GIVEN EXERCISE 1
List the Druid processes that the Druid issue thread says run on Kubernetes.

PROVIDED TEXT

How often is this issue occurring It doesn't happen with all segments but happens for 1-2 segments once in a few days.

More details on Druid cluster setup

Druid processes - Coordinator, middle managers, historicals, broker, router are on Kubernetes.
Historicals use AWS EBS as Persistence volume. This means data is actually stored on EBS and when Historical pod is removed, another pod is created within minutes and the EBS gets attached to this new pod.
When we deleted the pod as mentioned above, the issue got resolved. Since EBS is not affected, I suppose it means that there was some main-memory information that was still there on Historical but it was not supposed to.

How did we come across this issue Time was 2022-04-19T03. Segment that did not get deleted was 2020-02-19T00 even though it was past 24 months. We ran time boundary query

{
    "dataSource": "our_datasource",
    "queryType": "timeBoundary",
    "bound": "minTime"
}

We got the following exception

org.apache.druid.server.QueryResource - Exception handling request: {class=org.apache.druid.server.QueryResource, exceptionType=class 
org.apache.druid.segment.SegmentMissingException, 
exceptionMessage=No results found for segments[[SegmentDescriptor{interval=2020-04-19T00:00:00.000Z/2020-04-19T01:00:00.000Z, version='2022-04-11T17:18:50.095Z', partitionNumber=0}]], 
query={
    "queryType": "timeBoundary",
    "dataSource": {
        "type": "table",
        "name": "our_datasource"
    },
    "intervals": {
        "type": "intervals",
        "intervals": [
            "-146136543-09-08T08:23:32.096Z/146140482-04-24T15:36:27.903Z"
        ]
    },
    "bound": "minTime",
    "filter": null,
    "descending": false,
    "granularity": {
        "type": "all"
    }
}, peer=xx.xx.xx.xx} 

(org.apache.druid.segment.SegmentMissingException: No results found for segments[[SegmentDescriptor{interval=2020-04-19T00:00:00.000Z/2020-04-19T01:00:00.000Z, version='2022-04-11T17:18:50.095Z', partitionNumber=0}]])

As the segment is past retention time, that's when we started checking on Segments page as mentioned above and the sys.server_segments table.

Kindly help us resolve this issue. Please let us know if you need further details.

mounikanakkala commented 2 years ago

Facing the same issue again.

Observations Druid console segments UI page with every refresh within seconds shows different list of segments.

My understanding is segments UI page shows results of sys.segments. Can you please add which process and how often creates or refreshes sys.segments information?

Result of the below query

select * from sys.segments
where segment_id like 'our_datasource_2022-04-09T05:00:00.000Z_2022-04-09T06:00:00.000Z%'
order by partition_num

But http://:8081/unified-console.html#segments UI page does not show any segment for 2022-04-09.

Also verified in Metadata store that segments are no longer in used state.

select used from druid_segments
where id like 'our_datasource_2022-04-09T05:00:00.000Z_2022-04-09T06:00:00.000Z%'

If they are not published (which means used=0 in metadata store), what does is_available = true mean? Where is is_available information coming from? I suppose it is historical but where within a historical?

Another point to add is, following query returns bunch of historicals that has all the 12 partitions of 2022-04-09T05/2022-04-09T06

select * from sys.server_segments
where segment_id like 'our_datasource_2022-04-09T05:00:00.000Z_2022-04-09T06:00:00.000Z%'
order by segment_id

tanisdlj commented 2 years ago

Happening to us too

mounikanakkala commented 2 years ago

Happening to us too

@tanisdlj Thank you for sharing. Can you please share the Druid version that you are running? Just want to confirm if this started happening in the new version. Also, may I know if you are running your Druid cluster on Kubernetes?

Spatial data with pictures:
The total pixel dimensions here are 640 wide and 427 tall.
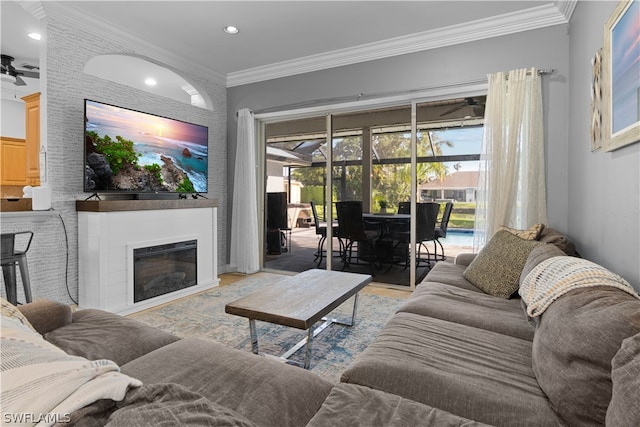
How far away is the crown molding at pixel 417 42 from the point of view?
315 cm

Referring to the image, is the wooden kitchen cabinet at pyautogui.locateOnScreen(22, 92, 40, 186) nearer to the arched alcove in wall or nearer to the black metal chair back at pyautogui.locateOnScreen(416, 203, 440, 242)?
the arched alcove in wall

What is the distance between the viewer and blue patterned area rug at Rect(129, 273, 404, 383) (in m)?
2.32

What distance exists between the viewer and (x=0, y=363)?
0.70 meters

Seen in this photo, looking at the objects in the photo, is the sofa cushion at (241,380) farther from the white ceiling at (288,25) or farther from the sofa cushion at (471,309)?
the white ceiling at (288,25)

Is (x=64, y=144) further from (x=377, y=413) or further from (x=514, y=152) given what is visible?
(x=514, y=152)

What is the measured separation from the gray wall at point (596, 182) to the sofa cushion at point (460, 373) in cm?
77

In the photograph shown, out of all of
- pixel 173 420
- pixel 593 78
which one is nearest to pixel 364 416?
pixel 173 420

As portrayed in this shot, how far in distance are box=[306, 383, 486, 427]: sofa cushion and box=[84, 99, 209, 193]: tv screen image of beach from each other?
315cm

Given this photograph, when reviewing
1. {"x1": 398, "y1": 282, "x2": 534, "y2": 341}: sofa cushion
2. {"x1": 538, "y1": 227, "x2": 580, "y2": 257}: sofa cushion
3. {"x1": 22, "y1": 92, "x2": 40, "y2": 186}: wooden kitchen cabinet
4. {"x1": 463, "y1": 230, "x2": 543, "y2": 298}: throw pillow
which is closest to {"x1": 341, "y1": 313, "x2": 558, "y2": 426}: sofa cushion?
{"x1": 398, "y1": 282, "x2": 534, "y2": 341}: sofa cushion

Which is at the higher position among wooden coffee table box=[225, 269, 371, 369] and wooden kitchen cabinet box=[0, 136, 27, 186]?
wooden kitchen cabinet box=[0, 136, 27, 186]

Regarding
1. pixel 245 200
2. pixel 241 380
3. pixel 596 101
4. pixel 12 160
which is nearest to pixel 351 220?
pixel 245 200

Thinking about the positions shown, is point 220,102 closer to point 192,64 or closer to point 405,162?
point 192,64

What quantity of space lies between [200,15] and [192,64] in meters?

GIVEN EXERCISE 2
Rewrite the part of the records that opens with the line containing "As portrayed in" and runs through the end of the records, changing "throw pillow" to "accent pillow" and leaving everything else as it is.

CORRECT RESULT 1
Coordinator, middle managers, historicals, broker, router

CORRECT RESULT 2
As portrayed in this shot, how far in distance are box=[306, 383, 486, 427]: sofa cushion and box=[84, 99, 209, 193]: tv screen image of beach from each other?
315cm

Given this photograph, when reviewing
1. {"x1": 398, "y1": 282, "x2": 534, "y2": 341}: sofa cushion
2. {"x1": 538, "y1": 227, "x2": 580, "y2": 257}: sofa cushion
3. {"x1": 22, "y1": 92, "x2": 40, "y2": 186}: wooden kitchen cabinet
4. {"x1": 463, "y1": 230, "x2": 543, "y2": 298}: accent pillow
which is closest to {"x1": 341, "y1": 313, "x2": 558, "y2": 426}: sofa cushion?
{"x1": 398, "y1": 282, "x2": 534, "y2": 341}: sofa cushion

Which is at the higher position among wooden coffee table box=[225, 269, 371, 369] and wooden kitchen cabinet box=[0, 136, 27, 186]?
wooden kitchen cabinet box=[0, 136, 27, 186]

Regarding
1. pixel 245 200
2. pixel 241 380
3. pixel 596 101
4. pixel 12 160
which is nearest to pixel 351 220?
pixel 245 200

Thinking about the positions shown, is point 220,102 closer to point 192,64 or closer to point 405,162?
point 192,64

What quantity of space lies between [200,15] and [192,64] in meters?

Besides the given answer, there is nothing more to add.